What moves the plans of the State to attack without hesitation? Why do official unionists lie about the hygienic conditions in the workplace in Cuba? Why do they make the czar of sugarcane Jose Ramon Machado Ventura and not the men and/or women specialists who have decades of experience in the matter?

In the Convention of Forced Labor (1930; num. 29), the International Organization of Labor clearly expresses that: “The State should abstain from imposing forced or mandatory labor, and should not tolerate that others impose it as well.
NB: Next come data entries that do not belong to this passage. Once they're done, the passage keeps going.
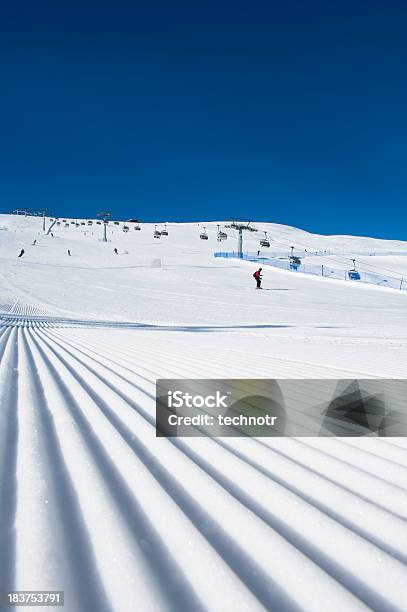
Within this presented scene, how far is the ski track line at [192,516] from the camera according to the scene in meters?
1.73

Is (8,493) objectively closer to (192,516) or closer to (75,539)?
(75,539)

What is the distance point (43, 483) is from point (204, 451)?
3.78ft

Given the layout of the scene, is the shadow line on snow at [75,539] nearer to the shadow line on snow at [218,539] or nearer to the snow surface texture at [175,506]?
the snow surface texture at [175,506]

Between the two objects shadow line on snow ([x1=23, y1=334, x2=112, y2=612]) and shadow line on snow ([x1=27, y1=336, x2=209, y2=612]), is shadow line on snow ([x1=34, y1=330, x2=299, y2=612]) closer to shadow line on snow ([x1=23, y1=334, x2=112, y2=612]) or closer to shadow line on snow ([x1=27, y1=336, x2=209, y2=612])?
shadow line on snow ([x1=27, y1=336, x2=209, y2=612])

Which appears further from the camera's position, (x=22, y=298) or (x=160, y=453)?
(x=22, y=298)

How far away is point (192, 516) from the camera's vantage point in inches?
88.3

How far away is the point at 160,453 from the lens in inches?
122

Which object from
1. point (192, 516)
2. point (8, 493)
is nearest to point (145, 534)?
point (192, 516)

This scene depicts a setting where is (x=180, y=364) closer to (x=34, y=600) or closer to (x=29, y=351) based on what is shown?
(x=29, y=351)

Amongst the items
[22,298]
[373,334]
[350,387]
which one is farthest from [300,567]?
[22,298]

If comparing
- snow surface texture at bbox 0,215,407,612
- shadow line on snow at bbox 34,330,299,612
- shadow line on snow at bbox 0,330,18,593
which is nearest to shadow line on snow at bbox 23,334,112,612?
snow surface texture at bbox 0,215,407,612

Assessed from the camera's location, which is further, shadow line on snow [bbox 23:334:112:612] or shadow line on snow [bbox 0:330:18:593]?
shadow line on snow [bbox 0:330:18:593]

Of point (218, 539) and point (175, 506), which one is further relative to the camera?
point (175, 506)

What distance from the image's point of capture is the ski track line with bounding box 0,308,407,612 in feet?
5.67
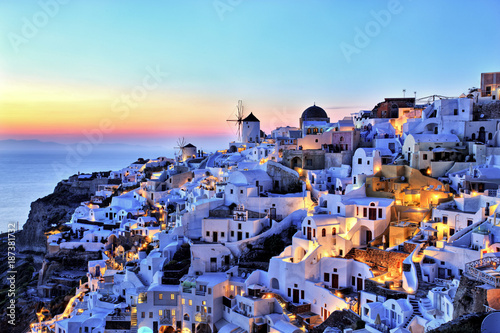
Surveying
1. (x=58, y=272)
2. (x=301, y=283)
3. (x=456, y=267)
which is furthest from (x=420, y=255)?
(x=58, y=272)

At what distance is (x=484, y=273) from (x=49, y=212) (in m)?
41.1

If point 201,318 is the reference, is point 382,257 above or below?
above

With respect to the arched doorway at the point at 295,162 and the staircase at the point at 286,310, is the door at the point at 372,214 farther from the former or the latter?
the arched doorway at the point at 295,162

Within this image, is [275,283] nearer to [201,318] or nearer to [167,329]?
[201,318]

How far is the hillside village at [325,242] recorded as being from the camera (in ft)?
54.9

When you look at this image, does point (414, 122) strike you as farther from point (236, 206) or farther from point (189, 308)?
point (189, 308)

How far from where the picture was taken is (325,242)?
20.5m

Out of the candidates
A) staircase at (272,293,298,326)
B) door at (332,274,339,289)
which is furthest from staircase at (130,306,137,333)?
door at (332,274,339,289)

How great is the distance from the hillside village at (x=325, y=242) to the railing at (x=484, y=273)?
0.04 m

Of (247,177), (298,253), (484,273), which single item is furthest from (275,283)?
(484,273)

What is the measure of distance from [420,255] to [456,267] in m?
1.51

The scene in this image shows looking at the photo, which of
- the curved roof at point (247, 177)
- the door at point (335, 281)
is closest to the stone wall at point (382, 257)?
the door at point (335, 281)

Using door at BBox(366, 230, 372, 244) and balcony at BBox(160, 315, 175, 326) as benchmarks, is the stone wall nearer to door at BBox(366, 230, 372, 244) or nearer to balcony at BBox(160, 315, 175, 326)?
door at BBox(366, 230, 372, 244)

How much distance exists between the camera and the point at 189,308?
20.8 metres
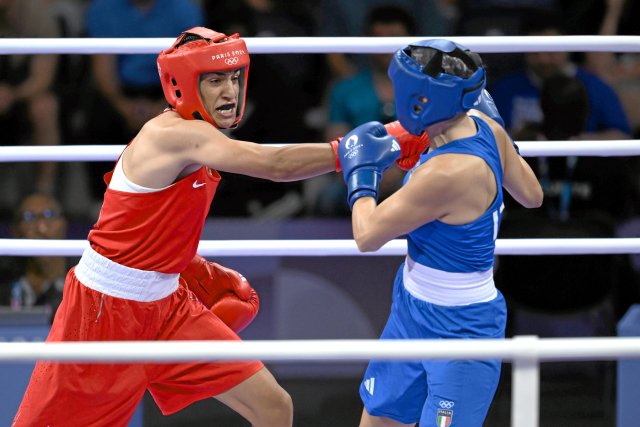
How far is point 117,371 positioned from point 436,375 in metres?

The State should repeal all laws or rules which plan or tolerate the application of forced or mandatory labor, and should adopt measures so that all employment related to that field of labor, whether it be carried out by people with private scopes or by public functionaries, be considered illegal in the national arena”.

Up to this moment, it has been state-unionism which has promoted sugarcane workers to produce as if it were a matter of National Security, employing terms as “revolutionary commitments” and “decisive efforts” to carry out such obligations. For some years now, the workers of this sector have no longer been receiving material stimuli which range from a fan (ventilator) to a trip to Moscow.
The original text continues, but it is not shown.